Problem to work on
Change every instance of "lichen-covered rock" in the lines below to "moss-covered rock", and reproduce the lines with nothing else altered.

(Items from a dataset)

▼▼▼

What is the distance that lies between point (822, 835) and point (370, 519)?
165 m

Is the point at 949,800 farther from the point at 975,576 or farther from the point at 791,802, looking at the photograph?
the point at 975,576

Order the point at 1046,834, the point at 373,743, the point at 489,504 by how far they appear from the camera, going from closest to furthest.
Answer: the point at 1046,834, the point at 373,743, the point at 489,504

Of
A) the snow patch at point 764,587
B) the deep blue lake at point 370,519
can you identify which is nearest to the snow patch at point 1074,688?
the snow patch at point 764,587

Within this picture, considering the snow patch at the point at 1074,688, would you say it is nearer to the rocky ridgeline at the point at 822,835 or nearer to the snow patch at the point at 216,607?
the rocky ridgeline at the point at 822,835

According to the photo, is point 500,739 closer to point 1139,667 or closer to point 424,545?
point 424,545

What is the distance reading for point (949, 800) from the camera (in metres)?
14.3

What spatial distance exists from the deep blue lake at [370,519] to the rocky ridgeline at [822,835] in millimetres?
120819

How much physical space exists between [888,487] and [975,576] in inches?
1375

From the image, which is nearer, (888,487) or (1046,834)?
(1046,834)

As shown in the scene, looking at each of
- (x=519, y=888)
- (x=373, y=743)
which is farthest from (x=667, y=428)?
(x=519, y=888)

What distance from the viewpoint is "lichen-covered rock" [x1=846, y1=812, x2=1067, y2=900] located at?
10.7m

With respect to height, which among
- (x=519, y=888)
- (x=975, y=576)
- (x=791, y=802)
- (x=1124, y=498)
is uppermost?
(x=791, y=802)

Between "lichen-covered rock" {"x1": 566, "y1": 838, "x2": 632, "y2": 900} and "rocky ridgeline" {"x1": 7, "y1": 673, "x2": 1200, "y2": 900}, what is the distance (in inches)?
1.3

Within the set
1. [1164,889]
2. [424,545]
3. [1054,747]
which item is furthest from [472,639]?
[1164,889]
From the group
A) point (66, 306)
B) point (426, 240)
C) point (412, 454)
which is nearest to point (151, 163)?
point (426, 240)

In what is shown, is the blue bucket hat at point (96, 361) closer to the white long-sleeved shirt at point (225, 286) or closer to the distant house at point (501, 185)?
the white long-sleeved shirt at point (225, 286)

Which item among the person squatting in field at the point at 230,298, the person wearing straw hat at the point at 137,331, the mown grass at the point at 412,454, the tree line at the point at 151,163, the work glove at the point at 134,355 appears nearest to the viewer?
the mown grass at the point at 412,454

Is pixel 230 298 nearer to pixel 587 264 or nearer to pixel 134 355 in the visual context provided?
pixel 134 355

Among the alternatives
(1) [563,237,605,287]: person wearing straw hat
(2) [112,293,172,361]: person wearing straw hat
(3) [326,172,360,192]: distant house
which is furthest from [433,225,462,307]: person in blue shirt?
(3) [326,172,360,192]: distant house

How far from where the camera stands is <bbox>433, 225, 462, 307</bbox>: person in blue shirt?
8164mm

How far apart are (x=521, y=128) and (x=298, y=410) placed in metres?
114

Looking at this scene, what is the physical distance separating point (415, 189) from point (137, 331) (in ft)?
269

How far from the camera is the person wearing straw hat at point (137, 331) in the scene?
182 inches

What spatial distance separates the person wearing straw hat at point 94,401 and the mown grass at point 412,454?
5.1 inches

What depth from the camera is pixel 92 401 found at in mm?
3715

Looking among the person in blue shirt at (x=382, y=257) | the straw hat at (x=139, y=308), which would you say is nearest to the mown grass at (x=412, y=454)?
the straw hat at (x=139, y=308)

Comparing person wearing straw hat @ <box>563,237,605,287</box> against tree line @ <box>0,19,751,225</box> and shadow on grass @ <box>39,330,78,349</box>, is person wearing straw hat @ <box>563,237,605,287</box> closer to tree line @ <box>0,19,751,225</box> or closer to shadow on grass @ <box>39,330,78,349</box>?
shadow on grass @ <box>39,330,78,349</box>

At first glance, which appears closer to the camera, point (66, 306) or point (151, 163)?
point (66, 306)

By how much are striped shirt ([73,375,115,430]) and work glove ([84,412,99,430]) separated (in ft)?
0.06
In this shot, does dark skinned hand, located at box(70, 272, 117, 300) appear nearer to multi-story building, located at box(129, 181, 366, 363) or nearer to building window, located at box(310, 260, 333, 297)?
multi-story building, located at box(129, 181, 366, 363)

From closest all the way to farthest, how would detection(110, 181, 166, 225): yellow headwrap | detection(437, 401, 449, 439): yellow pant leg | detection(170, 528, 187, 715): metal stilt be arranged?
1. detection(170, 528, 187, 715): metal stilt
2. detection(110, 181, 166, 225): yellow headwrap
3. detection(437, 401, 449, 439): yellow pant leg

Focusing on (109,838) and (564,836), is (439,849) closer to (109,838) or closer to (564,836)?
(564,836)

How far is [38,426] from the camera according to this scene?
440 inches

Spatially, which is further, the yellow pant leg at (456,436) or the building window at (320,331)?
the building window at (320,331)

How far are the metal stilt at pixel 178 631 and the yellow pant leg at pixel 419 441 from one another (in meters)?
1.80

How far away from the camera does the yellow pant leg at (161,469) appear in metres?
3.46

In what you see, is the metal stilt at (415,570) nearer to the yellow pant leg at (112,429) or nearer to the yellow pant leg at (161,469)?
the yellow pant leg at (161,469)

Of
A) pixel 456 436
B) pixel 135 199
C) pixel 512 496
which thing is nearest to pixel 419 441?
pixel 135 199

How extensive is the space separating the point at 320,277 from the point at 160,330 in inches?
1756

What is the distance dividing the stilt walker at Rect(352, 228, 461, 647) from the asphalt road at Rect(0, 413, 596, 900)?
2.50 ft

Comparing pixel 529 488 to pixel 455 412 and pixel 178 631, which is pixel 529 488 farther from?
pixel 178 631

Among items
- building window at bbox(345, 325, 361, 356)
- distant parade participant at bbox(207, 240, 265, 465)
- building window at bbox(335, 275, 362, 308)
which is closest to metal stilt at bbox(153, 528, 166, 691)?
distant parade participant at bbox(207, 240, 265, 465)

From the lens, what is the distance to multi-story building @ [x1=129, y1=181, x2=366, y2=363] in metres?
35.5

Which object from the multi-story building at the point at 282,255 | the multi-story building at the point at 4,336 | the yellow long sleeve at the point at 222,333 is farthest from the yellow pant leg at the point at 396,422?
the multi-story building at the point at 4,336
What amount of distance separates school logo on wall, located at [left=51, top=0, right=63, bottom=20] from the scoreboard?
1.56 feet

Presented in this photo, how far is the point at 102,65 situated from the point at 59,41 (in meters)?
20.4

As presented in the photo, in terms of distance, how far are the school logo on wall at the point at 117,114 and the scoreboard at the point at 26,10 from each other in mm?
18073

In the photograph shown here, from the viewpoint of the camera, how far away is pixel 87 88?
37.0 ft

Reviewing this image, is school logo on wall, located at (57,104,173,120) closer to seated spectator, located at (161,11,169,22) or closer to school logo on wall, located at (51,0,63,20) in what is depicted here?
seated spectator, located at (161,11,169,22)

▲▲▲

Answer for the task
What is the distance that lies between point (822, 835) and point (370, 519)?
165 m

Is the point at 949,800 farther from the point at 975,576 or farther from the point at 791,802, looking at the photograph?
the point at 975,576

Order the point at 1046,834, the point at 373,743, the point at 489,504 by how far they appear from the camera, going from closest to furthest.
Answer: the point at 1046,834, the point at 373,743, the point at 489,504

Of
A) the snow patch at point 764,587
B) the deep blue lake at point 370,519
can you identify which is nearest to the snow patch at point 1074,688?
the snow patch at point 764,587

Within this picture, considering the snow patch at the point at 1074,688, would you say it is nearer to the rocky ridgeline at the point at 822,835 or nearer to the snow patch at the point at 216,607?
the rocky ridgeline at the point at 822,835

According to the photo, is point 500,739 closer to point 1139,667 or closer to point 424,545?
point 424,545

What is the distance reading for point (949, 800) from the camera (in metres)?
14.3

What spatial distance exists from the deep blue lake at [370,519] to the rocky ridgeline at [822,835] in millimetres?
120819

How much physical space exists between [888,487] and [975,576] in inches?
1375

From the image, which is nearer, (888,487) or (1046,834)?
(1046,834)

As shown in the scene, looking at each of
- (x=519, y=888)
- (x=373, y=743)
which is farthest from (x=667, y=428)?
(x=519, y=888)

What distance from the viewpoint is "moss-covered rock" [x1=846, y1=812, x2=1067, y2=900] located at?
10.7m

With respect to height, which among
- (x=519, y=888)
- (x=975, y=576)
- (x=791, y=802)
- (x=1124, y=498)
is uppermost?
(x=791, y=802)

Between "moss-covered rock" {"x1": 566, "y1": 838, "x2": 632, "y2": 900} and "rocky ridgeline" {"x1": 7, "y1": 673, "x2": 1200, "y2": 900}, what is the distance (in inches)?
1.3

Within the set
1. [1164,889]
2. [424,545]
3. [1054,747]
which item is furthest from [472,639]?
[1164,889]
From the group
A) point (66, 306)
B) point (426, 240)
C) point (412, 454)
which is nearest to point (151, 163)?
point (426, 240)

In what is shown, is the blue bucket hat at point (96, 361) closer to the white long-sleeved shirt at point (225, 286) or closer to the distant house at point (501, 185)?
the white long-sleeved shirt at point (225, 286)

Which item among the person squatting in field at the point at 230,298, the person wearing straw hat at the point at 137,331, the mown grass at the point at 412,454, the tree line at the point at 151,163, the work glove at the point at 134,355 appears nearest to the viewer?
the mown grass at the point at 412,454

Is pixel 230 298 nearer to pixel 587 264 or nearer to pixel 134 355 in the visual context provided?
pixel 134 355

Among the alternatives
(1) [563,237,605,287]: person wearing straw hat
(2) [112,293,172,361]: person wearing straw hat
(3) [326,172,360,192]: distant house
which is furthest from [433,225,462,307]: person in blue shirt?
(3) [326,172,360,192]: distant house

How far from where the camera stands is <bbox>433, 225, 462, 307</bbox>: person in blue shirt?
8164mm

How far apart are (x=521, y=128) and (x=298, y=410) placed in metres?
114

Looking at this scene, what is the physical distance separating point (415, 189) from point (137, 331) (in ft)?
269

How far from the camera is the person wearing straw hat at point (137, 331) in the scene?
182 inches

What spatial distance separates the person wearing straw hat at point 94,401 and the mown grass at point 412,454?
5.1 inches

What depth from the camera is pixel 92 401 found at in mm?
3715

Looking among the person in blue shirt at (x=382, y=257) | the straw hat at (x=139, y=308), which would you say is nearest to the mown grass at (x=412, y=454)?
the straw hat at (x=139, y=308)

Comparing person wearing straw hat @ <box>563,237,605,287</box> against tree line @ <box>0,19,751,225</box> and shadow on grass @ <box>39,330,78,349</box>, is person wearing straw hat @ <box>563,237,605,287</box> closer to tree line @ <box>0,19,751,225</box> or closer to shadow on grass @ <box>39,330,78,349</box>?
shadow on grass @ <box>39,330,78,349</box>

At first glance, which appears closer to the camera, point (66, 306) or point (151, 163)?
point (66, 306)

By how much are striped shirt ([73,375,115,430]) and work glove ([84,412,99,430]) separated (in ft)?
0.06
In this shot, does dark skinned hand, located at box(70, 272, 117, 300) appear nearer to multi-story building, located at box(129, 181, 366, 363) or nearer to building window, located at box(310, 260, 333, 297)?
multi-story building, located at box(129, 181, 366, 363)

From closest all the way to farthest, how would detection(110, 181, 166, 225): yellow headwrap | detection(437, 401, 449, 439): yellow pant leg | detection(170, 528, 187, 715): metal stilt be arranged?
1. detection(170, 528, 187, 715): metal stilt
2. detection(110, 181, 166, 225): yellow headwrap
3. detection(437, 401, 449, 439): yellow pant leg

Focusing on (109,838) and (564,836), is (439,849) closer to (109,838) or closer to (564,836)?
(564,836)

How far is [38,426] from the camera according to this scene?
440 inches

Spatially, which is further, the yellow pant leg at (456,436) or the building window at (320,331)?
the building window at (320,331)

How far are the metal stilt at pixel 178 631 and the yellow pant leg at pixel 419 441 from one another (in meters)?
1.80

How far away from the camera does the yellow pant leg at (161,469) appear in metres?
3.46

In what you see, is the metal stilt at (415,570) nearer to the yellow pant leg at (112,429) or nearer to the yellow pant leg at (161,469)?
the yellow pant leg at (161,469)

Of
A) pixel 456 436
B) pixel 135 199
C) pixel 512 496
which thing is nearest to pixel 419 441?
pixel 135 199

How extensive is the space separating the point at 320,277 from the point at 160,330 in inches?
1756

What is the distance dividing the stilt walker at Rect(352, 228, 461, 647) from the asphalt road at Rect(0, 413, 596, 900)?
2.50 ft

Comparing pixel 529 488 to pixel 455 412 and pixel 178 631, which is pixel 529 488 farther from?
pixel 178 631

Among items
- building window at bbox(345, 325, 361, 356)
- distant parade participant at bbox(207, 240, 265, 465)
- building window at bbox(335, 275, 362, 308)
which is closest to metal stilt at bbox(153, 528, 166, 691)?
distant parade participant at bbox(207, 240, 265, 465)

From the lens, what is the distance to multi-story building @ [x1=129, y1=181, x2=366, y2=363] in metres?
35.5

Which object from the multi-story building at the point at 282,255 | the multi-story building at the point at 4,336 | the yellow long sleeve at the point at 222,333 is farthest from the yellow pant leg at the point at 396,422?
the multi-story building at the point at 4,336
What amount of distance separates school logo on wall, located at [left=51, top=0, right=63, bottom=20] from the scoreboard?
1.56 feet

Presented in this photo, how far is the point at 102,65 situated from the point at 59,41 (in meters)?
20.4

As presented in the photo, in terms of distance, how far are the school logo on wall at the point at 117,114 and the scoreboard at the point at 26,10 from each other in mm?
18073

In the photograph shown here, from the viewpoint of the camera, how far away is pixel 87 88?
37.0 ft

Reviewing this image, is school logo on wall, located at (57,104,173,120) closer to seated spectator, located at (161,11,169,22) or closer to school logo on wall, located at (51,0,63,20) in what is depicted here?
seated spectator, located at (161,11,169,22)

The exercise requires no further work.